#### Problems:
1. In the passage below on arbitration deposit costs, condense the paragraph that begins "This poses a unique challenge" while keeping its main facts.
2. Print the section of the arbitration passage below starting with "Unfortunately, real-world situations" and going on through "non-defaulting party's discretion.", word for word.

Unfortunately, real-world situations often deviate from this ideal, as parties may grow wary of shouldering the substantial upfront costs to ensure the continuity of proceedings, making them more susceptible to wavering in their commitment to arbitrate, even when they have the means to seek necessary redress and protect their financial interests. This is because, although Rules 14(3) and 14(7) provide the non-defaulting party with the option to 'remedy' the defaulting party’s breach, the exercise of this option is discretionary and lies within the non-defaulting party's discretion.
This poses a unique challenge, as the non-defaulting party's decision not to cover the deposit obligations of the defaulting party could potentially set the parties on an endless loop. This is because, even if arbitration proceedings come to a halt due to the parties' inability to make required deposit payments, the presence of a valid arbitration agreement prevents the same claim from being reintroduced in court. Notably, there are no restrictions preventing the re-initiation of the same claim in arbitration. In light of this scenario, the non-defaulting party may assert that the agreement has become inoperative since the parties are unable to progress beyond the payment obligation stage.
However, deeming the agreement inoperative under such circumstances may be considered both premature and perverse, given that the agreement can and will remain operative as long as the required upfront costs are paid. While acknowledging that the breach of the payment obligation may be caused by the defaulting party, applying the appropriate test, as laid down in the case of BDMS[4], involves questioning whether the defaulting party's breach substantially undermined the arbitration agreement to the extent that it significantly deprived the non-defaulting party of the entire benefit of the agreement. If the answer is yes, it is safe to assume that the agreement has become inoperative.

#### Raw data:
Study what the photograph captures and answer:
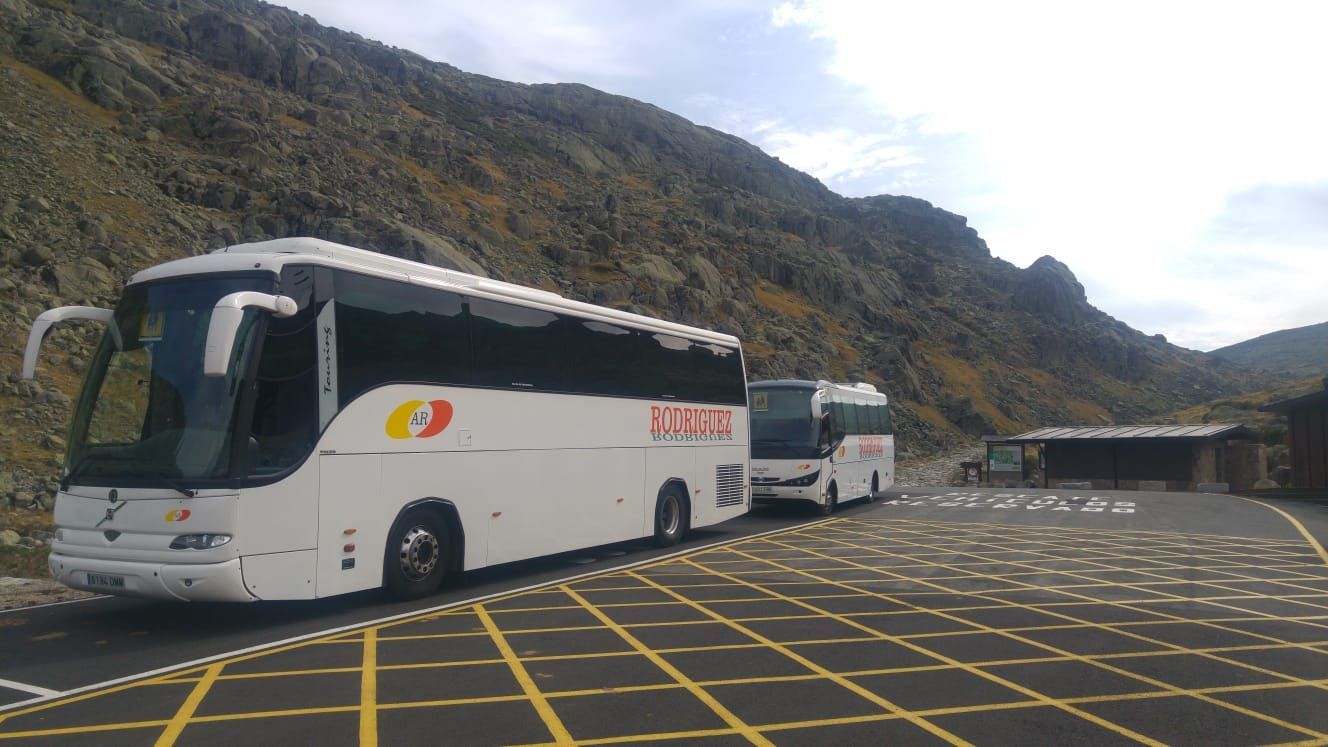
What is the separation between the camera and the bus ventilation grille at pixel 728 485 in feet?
50.8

#### Replies:
1. If the non-defaulting party chooses not to pay the defaulting party's deposit share, the parties may be caught in an endless loop. When arbitration stalls because required deposits go unpaid, a valid arbitration agreement still bars bringing the same claim in court. However, nothing prevents the claim from being restarted in arbitration. In this situation, the non-defaulting party may argue that the agreement has become inoperative because the parties cannot get past the payment stage.

2.
Unfortunately, real-world situations often deviate from this ideal, as parties may grow wary of shouldering the substantial upfront costs to ensure the continuity of proceedings, making them more susceptible to wavering in their commitment to arbitrate, even when they have the means to seek necessary redress and protect their financial interests. This is because, although Rules 14(3) and 14(7) provide the non-defaulting party with the option to 'remedy' the defaulting party’s breach, the exercise of this option is discretionary and lies within the non-defaulting party's discretion.